No, this post isn’t about hopping a midnight flight from LA to DC. In fact, I’m one of the few people I know who hasn’t flown an airplane since before 9-11. It has nothing to do with the fear of flying into a skyscraper or having my toes strip-searched at check in. I just don’t have the budget to vacation anywhere further than where my minivan’s full tank of gas will take me.
I call this post Catch the Red Eye because I actually have a red eye. Fortunately it’s not contagious. I was just looking for a title that was catchy. I’m full of puns today.
Here’s my story:
I sat down to dinner last Monday when my husband Tom noticed my eye.
“Wow. Your eye looks really red.”
It wasn’t wow with an exclamation point or anything since nothing short of an emotionally-vested baseball or football game would warrant palpable excitement out of him.
I figured my left eye was just red from the year-long bout of shingles I can’t completely shake. But my daughter Mary leaned over and looked, and her shock and awe equaled about half an exclamation point.
“Yeah, Mom. It’s kind of gross.”
Tom also noted that my right eye was the wrong eye to be red, so I went to the bathroom mirror to take a look.
Yuck! It was really red! It was like my eye was bleeding on the inside, but the eyeball was holding all the blood in. There was a large spot on the outside corner of my eye, and in the next few days it spread through the rest of my eye.
My doctor assured me it was just a broken blood vessel and that it would go away eventually. It doesn’t hurt, so I don’t really think about it. It’s only when I run into someone I know that I remember I look ghastly.
“Geez! What happened to your eye?!”
Most of my friends use the exclamation point in this case. It’s nice to know that they care so much about me that their voice grows loud and concerned. It’s also a good thing for me to know that my husband cares about me even if he doesn’t use an exclamation point when commenting on my potential blindness.

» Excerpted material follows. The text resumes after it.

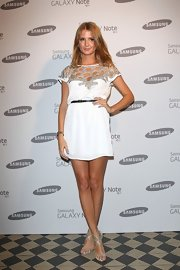 Millie Mackintosh flaunted her tanned legs wearing a Ruby Ray London minidress during the Samsung Galaxy launch party held in London.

It’s an interesting experience when I talk to people I don’t know. I find that when we meet, they are either drawn to my eye, or they’re trying particularly hard not to look at it. During our chat, I imagine our actual conversation juxtaposed with the conversation in the stranger’s head:
Me: “Hi. I’m Mary’s mom, Cathy. Thanks for dropping off Kristen.”
Stranger: “Hi. I’m Jamie. Kristen’s mom.”
Stranger’s Head: Jesus Christ! What happened to her eye?!
Me: “Mary talks about Kristen all the time. I’m glad we finally lined up a play date.”
Stranger: “Me too.”
Stranger’s Head: God, that thing must hurt like a bitch! Kristen didn’t mention that Mary’s mom had an accident.
Me: “Mary just got a new dog, so they might take it to the park. Would that be ok?”
Stranger: “Sure. Kristen loves dogs.”
Stranger’s Head: It doesn’t seem to bother her, but that eye’s really red. Is she stoned? There are a lot of those shops with the green crosses in this neighborhood.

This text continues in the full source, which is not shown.